Enterprise Use Cases

Banking

  • Customer Profiles
  • Exchange Rates
  • Branch Information

Insurance

  • Policy Details
  • Premium Plans
  • Product Catalog

Healthcare

  • Hospital Information
  • Doctor Schedules
  • Appointment Slots

Retail

  • Products
  • Categories
  • Pricing
  • Inventory Snapshots

Social Media

  • User Profiles
  • Trending Topics
  • News Feed Metadata

Interview Questions

  1. What is cache eviction?
  2. Explain LRU.
  3. Explain LFU.
  4. What is TTL?
  5. What is the difference between LRU and LFU?
  6. What eviction policies does Redis support?
  7. When should you use Caffeine instead of Redis?
  8. What is Cache Aside?
  9. What is Write Through caching?
  10. How do you improve cache hit ratio?

Summary

Cache eviction policies determine how a cache manages limited memory while maximizing application performance.

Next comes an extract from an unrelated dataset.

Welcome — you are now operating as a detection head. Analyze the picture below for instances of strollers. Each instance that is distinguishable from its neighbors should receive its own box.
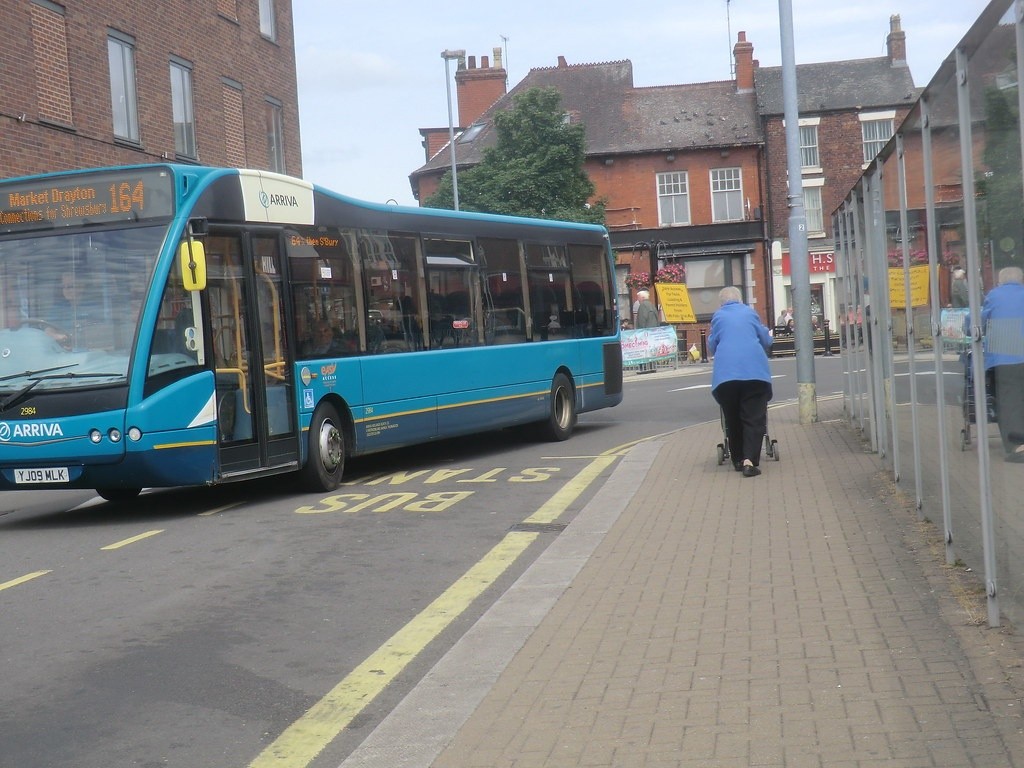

Enterprise systems typically combine:

  • LRU for general-purpose caching
  • LFU for highly accessed data
  • TTL for frequently changing information
  • Cache Aside for application-level caching
  • Redis for distributed caching
  • Caffeine for local in-memory caching

Choosing the correct eviction strategy reduces database load, improves response time, increases cache hit ratio, and enables Spring Boot applications to scale efficiently in banking, insurance, healthcare, retail, and other high-performance enterprise environments.